━━━━━ Excerpt

Gil Haskell

Personal information
- Born: September 24, 1943 (age 82)

Career information
- High school: St. Ignatius College Preparatory
- College: San Francisco State

Career history
- St. Ignatius College Preparatory (1973–1977) Head coach; USC (1978–1982) Assistant coach; Los Angeles Rams (1983–1986) Special teams coach; Los Angeles Rams (1987–1990) Running backs coach; Los Angeles Rams (1991) Special teams coach & tight ends coach; Green Bay Packers (1992–1994) Running backs coach; Green Bay Packers (1995–1997) Wide receivers coach; Carolina Panthers (1998–1999) Offensive coordinator; Seattle Seahawks (2000–2008) Offensive coordinator; Cleveland Browns (2010–2012) Senior advisor to president;

Awards and highlights
- Super Bowl champion (XXXI);
- Coaching profile at Pro Football Reference

= Gil Haskell =

American football coach (born 1943)

Gil Haskell (born September 24, 1943) is an American former football coach. A longtime assistant coach in the National Football League (NFL), he served as the offensive coordinator for the Seattle Seahawks from 2000 to 2008. He began his career in the NFL as a ball boy with the San Francisco 49ers while his uncle, William O'Grady, was a part owner of the franchise. Haskell grew up in St. Brendan's Parish in San Francisco and graduated from St. Ignatius College Preparatory in 1961. He played college football at San Francisco State University where he graduated from in 1966. He then coached football and track and field at both Archbishop Riordan High School from 1966 to 1968 and St. Ignatius from 1969 to 1977 where he was head coach of the football team. Haskell was later recognized by the San Francisco Prep Hall of Fame for his coaching contributions at both schools in 2018. Haskell then left for University of Southern California (USC), spending five seasons there as an assistant coach. He broke into the NFL as a coach in 1983 with the Los Angeles Rams, coaching special teams, running backs and tight ends for nine seasons. In 1992, he joined the Green Bay Packers where he became part of Mike Holmgren's staff for the first time as a running back coach and wide receiver coach. When Holmgren left Green Bay for the Seattle Seahawks in 1998, Haskell accepted the offensive coordinator position with the Carolina Panthers. In 2000, he reunited with Holmgren in Seattle in the same role. He has indicated that he would like to be a head coach in the NFL and even launched a low key campaign for the Oakland Raiders position when the Raiders fired Norv Turner after the 2005 season. That position was eventually filled with the hiring of Art Shell.

━━━━━━━━━━

§ **Set tasks**
[A] In the Gil Haskell profile, which NFL franchise was Haskell's uncle a part owner of?
[B] Say whether each statement agrees with the Gil Haskell profile, answering yes or no and quoting the words that decide it: (i) Haskell graduated from San Francisco State University in 1966. (ii) Haskell was offensive coordinator of the Carolina Panthers before he joined the Green Bay Packers. (iii) The Oakland Raiders head coaching job Haskell sought went to Art Shell.
[C] Swap "Senior advisor to president" for "Senior advisor" in the Gil Haskell profile, and write out everything from "Career history" down to "coach (born 1943)" with that change.

━━━━━ Dataset content

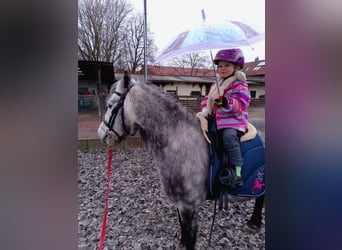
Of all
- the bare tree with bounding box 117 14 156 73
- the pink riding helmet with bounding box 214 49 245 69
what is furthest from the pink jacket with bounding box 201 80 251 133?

━━━━━━━━━━

§ **The solutions**
[A] The San Francisco 49ers.

[B]
(i) Yes: "He played college football at San Francisco State University where he graduated from in 1966."
(ii) No: "In 1992, he joined the Green Bay Packers" and "When Holmgren left Green Bay for the Seattle Seahawks in 1998, Haskell accepted the offensive coordinator position with the Carolina Panthers."
(iii) Yes: "That position was eventually filled with the hiring of Art Shell."

[C]
Career history
- St. Ignatius College Preparatory (1973–1977) Head coach; USC (1978–1982) Assistant coach; Los Angeles Rams (1983–1986) Special teams coach; Los Angeles Rams (1987–1990) Running backs coach; Los Angeles Rams (1991) Special teams coach & tight ends coach; Green Bay Packers (1992–1994) Running backs coach; Green Bay Packers (1995–1997) Wide receivers coach; Carolina Panthers (1998–1999) Offensive coordinator; Seattle Seahawks (2000–2008) Offensive coordinator; Cleveland Browns (2010–2012) Senior advisor;

Awards and highlights
- Super Bowl champion (XXXI);
- Coaching profile at Pro Football Reference

= Gil Haskell =

American football coach (born 1943)